Projects
KılıçV2 Assistant
Desktop Automation & LLM
KılıçV2 AI Assistant
A Jarvis-like desktop companion executing direct actions on the Windows ecosystem. Engineered with a provider abstraction layout enabling hot-swaps between OpenAI, Gemini, Groq, or local Ollama engines via environment variables.
Abstraction
Utilizes Python's `Protocol` to standardize backend inference engines into a single unified type signature.
Automation
Translates natural language descriptions down to Windows subsystem calls and app orchestration.
Resilience
Guarantees execution safety with `EchoBrain` fallback loops during API timeout thresholds.
Core Core Brain Architecture (brain.py)
from __future__ import annotations
from dataclasses import dataclass
from typing import Protocol
from .settings import env, env_int
SYSTEM_PROMPT = (
"Sen KILIÇ adında bir Windows masaüstü asistanısın. "
"Türkçe konuş, kısa ama net ol, gereksiz tekrar yapma..."
)
class Brain(Protocol):
def generate(self, prompt: str, history: list[dict[str, str]] | None = None) -> str:
"""Generates textual output for the given input."""
@dataclass(slots=True)
class OpenAIBrain:
api_key: str
model: str = "gpt-4o-mini"
max_tokens: int = 256
def generate(self, prompt: str, history: list[dict[str, str]] | None = None) -> str:
from openai import OpenAI
client = OpenAI(api_key=self.api_key)
messages = [{"role": "system", "content": SYSTEM_PROMPT}]

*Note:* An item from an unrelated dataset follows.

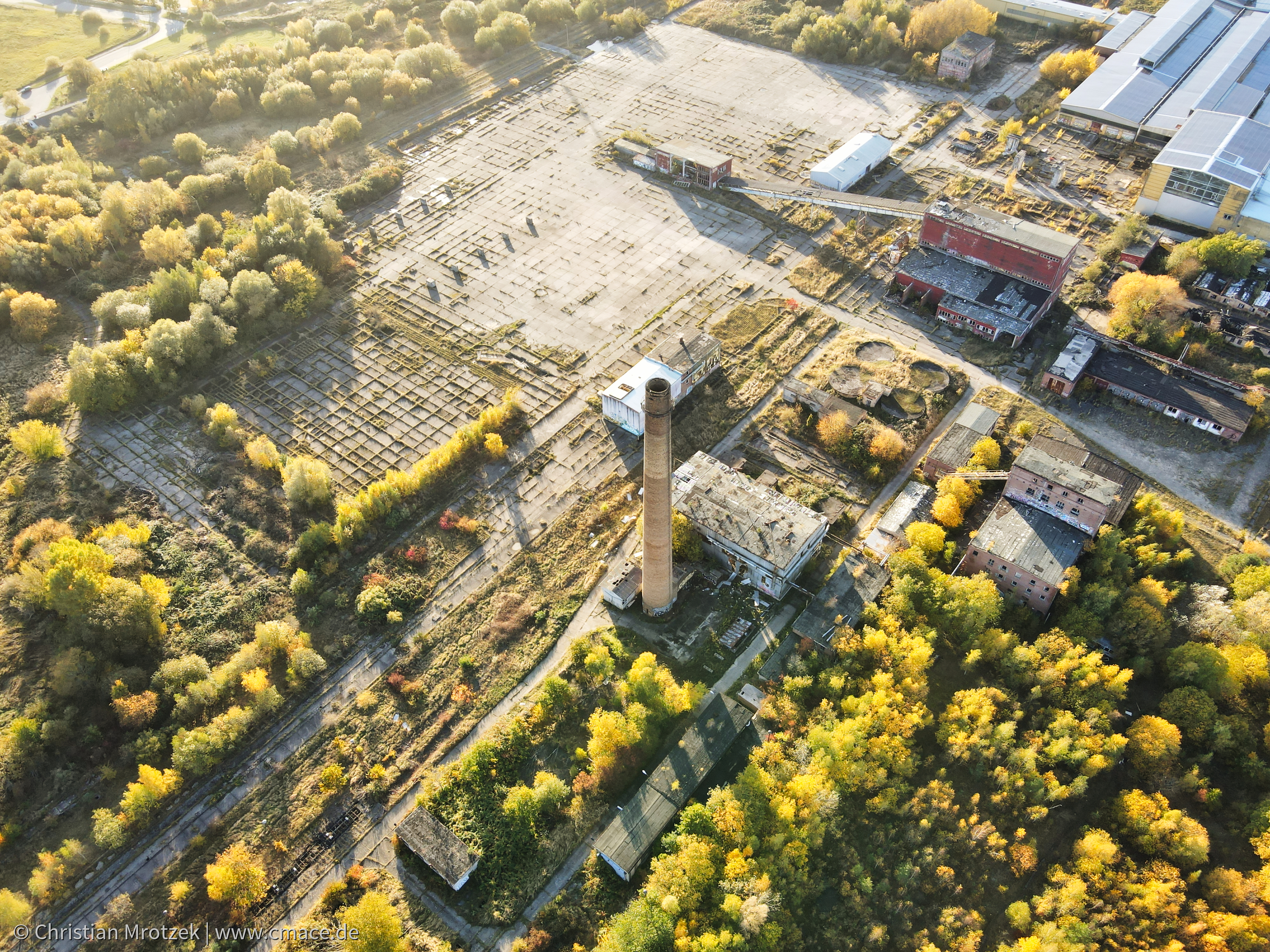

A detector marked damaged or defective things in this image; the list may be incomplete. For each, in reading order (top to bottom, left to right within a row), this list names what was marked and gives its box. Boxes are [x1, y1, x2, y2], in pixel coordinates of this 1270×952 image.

rusty metal structure [645, 376, 676, 614]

if history: messages.extend(history)
messages.append({"role": "user", "content": prompt})
response = client.chat.completions.create(
model=self.model, messages=messages, max_tokens=self.max_tokens
)
return response.choices[0].message.content.strip()
def create_brain() -> Brain:
provider = env("KILIC_LLM_PROVIDER", default="groq").lower()

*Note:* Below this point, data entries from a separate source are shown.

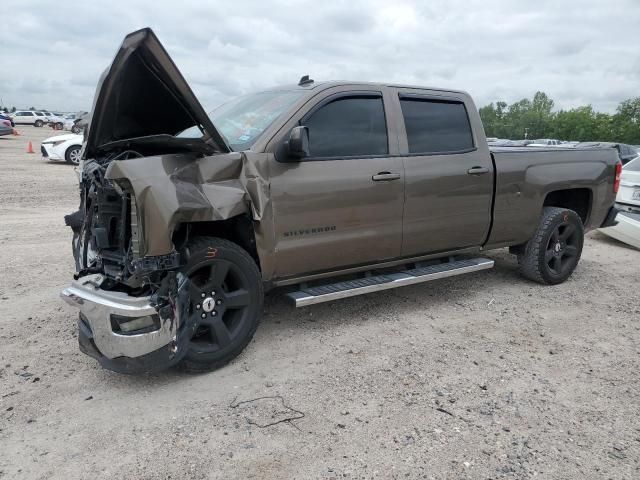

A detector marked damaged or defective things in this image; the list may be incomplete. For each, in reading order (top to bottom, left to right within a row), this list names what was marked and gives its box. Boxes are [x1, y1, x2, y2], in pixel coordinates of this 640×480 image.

cracked bumper [60, 274, 182, 372]
damaged chevrolet silverado [61, 29, 620, 376]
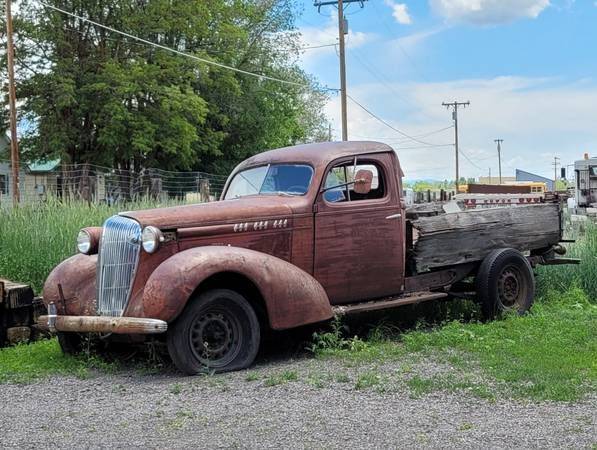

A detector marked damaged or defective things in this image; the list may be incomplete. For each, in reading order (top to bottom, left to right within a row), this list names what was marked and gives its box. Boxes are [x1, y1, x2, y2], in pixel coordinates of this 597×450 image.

rusted metal surface [36, 314, 168, 336]
rusted metal surface [142, 246, 332, 330]
rusty pickup truck [38, 141, 572, 372]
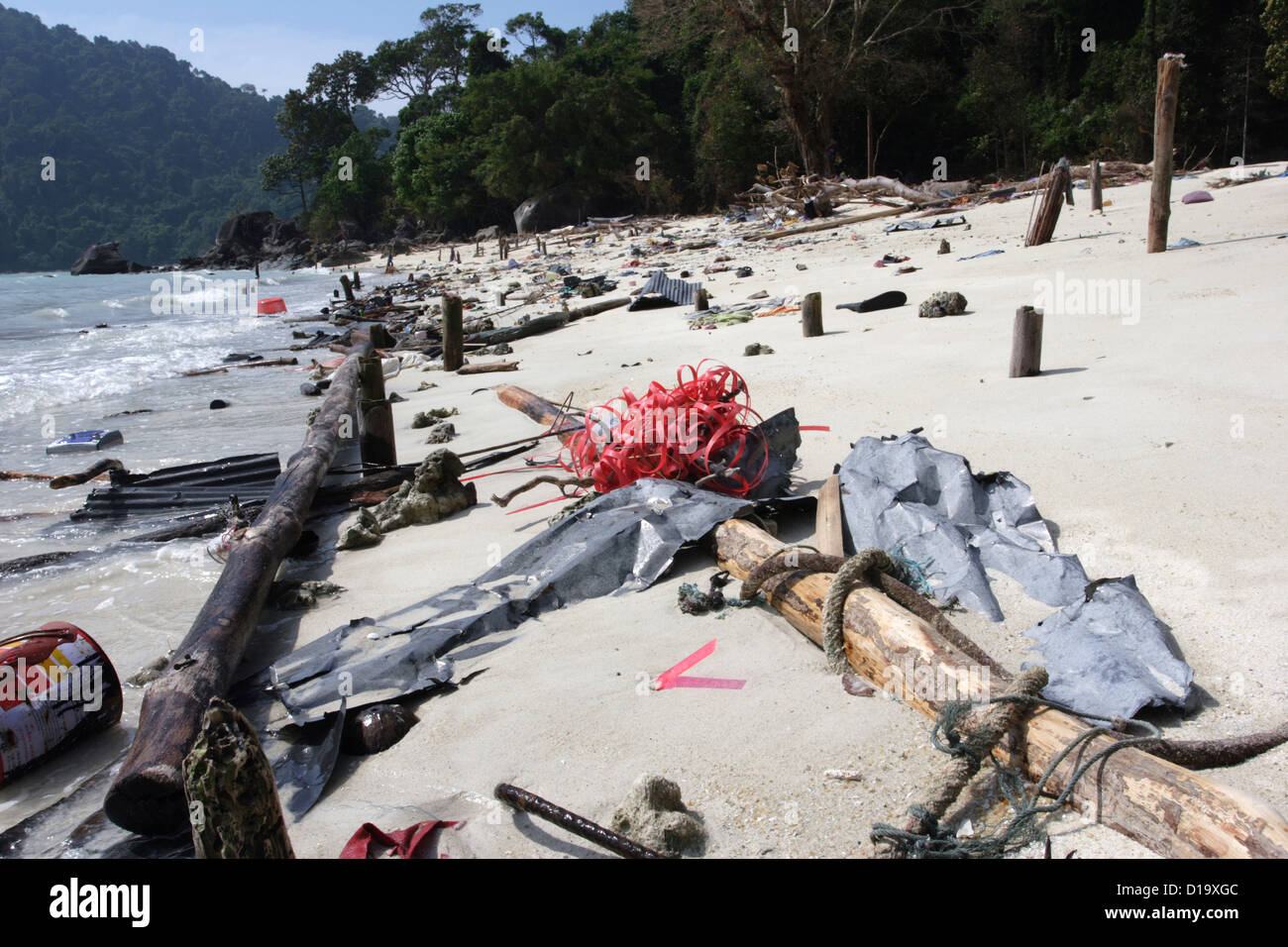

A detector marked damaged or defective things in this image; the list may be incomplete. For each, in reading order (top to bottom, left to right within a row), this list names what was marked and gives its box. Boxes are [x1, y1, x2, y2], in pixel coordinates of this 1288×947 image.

torn tarpaulin [625, 270, 700, 311]
torn tarpaulin [254, 481, 752, 726]
torn tarpaulin [834, 435, 1087, 626]
torn tarpaulin [1024, 575, 1195, 721]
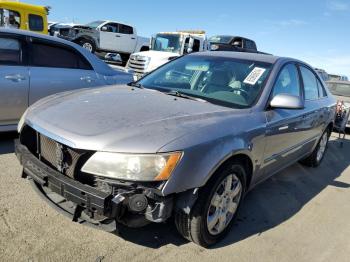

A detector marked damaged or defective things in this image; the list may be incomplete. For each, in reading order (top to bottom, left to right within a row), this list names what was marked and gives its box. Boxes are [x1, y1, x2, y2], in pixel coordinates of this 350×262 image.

cracked hood [23, 85, 232, 152]
crushed front bumper [15, 140, 174, 230]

# Dynamic API Selection Logic...
Design Pattern
Polymorphic Core Abstraction
The `Brain(Protocol)` architecture decouples orchestrator components from concrete vendor dependencies. Combined with `slots=True`, it optimizes instance instantiation speeds at microsecond scales.
OS Automation
Deterministic Intent Matching
When users issue task actions, intents filter through native system bindings before hitting LLM contexts. If no immediate macro matches, the pipeline shifts execution context up to the active cloud brain.
Edge Execution
Cloud vs Offline Local Shifting
Supports high-throughput cloud endpoints like Groq and Gemini alongside localized offline `Ollama (llama3.1)` loops, guaranteeing total operational privacy and zero inference bills.
System Integration
Deep OS Loop Instrumentation & Fallback Safety Layers
KılıçV2 transitions from a basic chat interface into an agentic workflow capable of continuous ambient computer control. The rigorous configuration inside `SYSTEM_PROMPT` restrains models from emitting redundant affirmative verbiage, forcing direct actionable command generation instead. Antihallucination parameters force "I don't know" boundaries when queries lack sufficient environmental tracking.
The `create_brain()` initialization utility dynamic-checks global configuration flags at boot. If network connections degrade or credentials rot, the defensive `EchoBrain` entity intervenes to hold the desktop agent loop steady within a protected local state without risking stack fatal exceptions.